そんなロランとの付き合い方が変わらなければいい。結婚しても今のまま変わらなければ、誰としてもいいと思ってる。
それにロランだって、いつかは結婚するんだろうし。
「…ん?あれ?ロランは?そういえば、聞いたことないけど、ロランって恋人いるの?」
「……いませんけどっ!」
あ、なーんだいないのか。と、ロランの言葉を聞き、かなりホッとした。
ん?ホッとした?と、自分の心に聞き返すほど、何故だかわからないがホッとしてる。しかし、ロランも結婚するんだろうなと思ってることは変わらない。
「ロランだって結婚するだろ?今は相手がいなくてもさ。テレパシー持ちなんだし、
テレパシーの相手とか…げっ!うそ!マジかっ!ウルキと?ウルキと結婚すんの?」
自分で言ってて驚く。そうだロランはテレパシー持ちである。ロランのテレパシーの相手はウルキだ。今まで考えたことがなかったが、テレパシーで繋がってる者同士の結婚は多い。
テレパシー持ちは、その相手の人と恋に落ちやすいという。そして、それを巷では運命と呼び、見事カップルになれば人々の憧れにもなる。最近では、マリカとコウだ。あの二人のようにテレパシーで結ばれた相手との絆は深く、相性もいい、羨ましいという声を多く聞く。
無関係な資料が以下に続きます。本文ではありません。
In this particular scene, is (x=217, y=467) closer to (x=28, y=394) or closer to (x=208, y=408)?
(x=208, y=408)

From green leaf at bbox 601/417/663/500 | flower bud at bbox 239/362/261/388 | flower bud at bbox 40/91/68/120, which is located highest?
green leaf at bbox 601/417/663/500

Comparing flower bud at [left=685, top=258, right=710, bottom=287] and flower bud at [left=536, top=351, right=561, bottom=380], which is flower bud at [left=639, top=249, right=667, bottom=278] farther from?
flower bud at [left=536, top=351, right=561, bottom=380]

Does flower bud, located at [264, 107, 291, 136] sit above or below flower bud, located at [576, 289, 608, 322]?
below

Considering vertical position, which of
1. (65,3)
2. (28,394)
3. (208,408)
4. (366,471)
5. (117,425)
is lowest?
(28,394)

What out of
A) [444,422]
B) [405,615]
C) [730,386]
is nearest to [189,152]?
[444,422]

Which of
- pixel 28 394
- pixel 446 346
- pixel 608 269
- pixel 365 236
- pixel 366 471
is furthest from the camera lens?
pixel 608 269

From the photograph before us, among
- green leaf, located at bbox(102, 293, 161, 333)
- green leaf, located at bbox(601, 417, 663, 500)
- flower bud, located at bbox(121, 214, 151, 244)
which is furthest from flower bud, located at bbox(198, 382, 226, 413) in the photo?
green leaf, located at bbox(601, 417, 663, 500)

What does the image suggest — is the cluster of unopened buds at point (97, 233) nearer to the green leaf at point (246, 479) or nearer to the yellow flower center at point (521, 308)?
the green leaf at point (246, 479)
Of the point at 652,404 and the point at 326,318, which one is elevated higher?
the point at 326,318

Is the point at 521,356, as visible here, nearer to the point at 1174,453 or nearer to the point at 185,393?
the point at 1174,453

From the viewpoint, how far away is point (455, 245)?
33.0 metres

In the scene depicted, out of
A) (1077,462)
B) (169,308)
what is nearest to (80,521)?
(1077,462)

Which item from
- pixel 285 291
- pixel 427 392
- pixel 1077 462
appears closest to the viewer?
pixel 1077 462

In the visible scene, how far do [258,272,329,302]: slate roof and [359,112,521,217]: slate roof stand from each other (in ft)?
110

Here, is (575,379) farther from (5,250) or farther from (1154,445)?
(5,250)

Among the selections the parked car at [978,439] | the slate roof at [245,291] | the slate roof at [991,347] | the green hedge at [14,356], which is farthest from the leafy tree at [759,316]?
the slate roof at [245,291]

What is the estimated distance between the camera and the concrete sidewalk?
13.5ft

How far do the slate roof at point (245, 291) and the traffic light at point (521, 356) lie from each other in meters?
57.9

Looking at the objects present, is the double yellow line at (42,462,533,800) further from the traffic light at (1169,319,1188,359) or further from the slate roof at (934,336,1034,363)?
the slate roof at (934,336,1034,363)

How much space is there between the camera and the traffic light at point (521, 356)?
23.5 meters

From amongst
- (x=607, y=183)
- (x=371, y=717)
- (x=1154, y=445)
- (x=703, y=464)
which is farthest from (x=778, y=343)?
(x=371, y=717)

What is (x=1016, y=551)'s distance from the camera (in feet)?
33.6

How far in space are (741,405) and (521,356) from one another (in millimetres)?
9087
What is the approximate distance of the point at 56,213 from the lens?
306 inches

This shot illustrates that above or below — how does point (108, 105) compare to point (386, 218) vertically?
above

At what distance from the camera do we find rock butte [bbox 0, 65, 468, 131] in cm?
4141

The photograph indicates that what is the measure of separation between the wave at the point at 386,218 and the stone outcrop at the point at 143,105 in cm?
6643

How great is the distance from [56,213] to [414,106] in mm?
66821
しかし…まさか!あの赤ちゃんのウルキとロランは結婚することになるのだろうか。それも運命なのかもしれない。
「はぁぁぁぁ…バッカみたい…」
「えっ?は?なに?」
「バーカみたいって言ったんです!ウルちゃんと結婚するわけないでしょ!」
「いやいや、この国では、同性婚は認められてるぜ?」
「違います!同性婚っていう以前の話です。ウルちゃんと私は心で繋がってるんです。なんていうか…今はもう私の子供みたいな感覚です。私は今、子育てしてるようなもんですよ?なのに、いつか恋愛の相手になるって本当に思います?」
「まぁ…普通に考えてそっか。ま、ロランとウルキを見てればそりゃないだろうなぁとは思うよ?だけど、テレパシーって運命なんだろ?」
「それがバッカみたいっていうんです!運命とか、本能とか、そんなことは絶対ありえません!ウルちゃんと恋愛なんて考えられない。人を好きになるってそうじゃないと思います」
ドーナツショップの立てこもり犯人に言っていたのを思い出す。あの時も確か同じことをロランは言っていた。テレパシーを持つ者、その相手と結ばれる説なんてない!と言っていた。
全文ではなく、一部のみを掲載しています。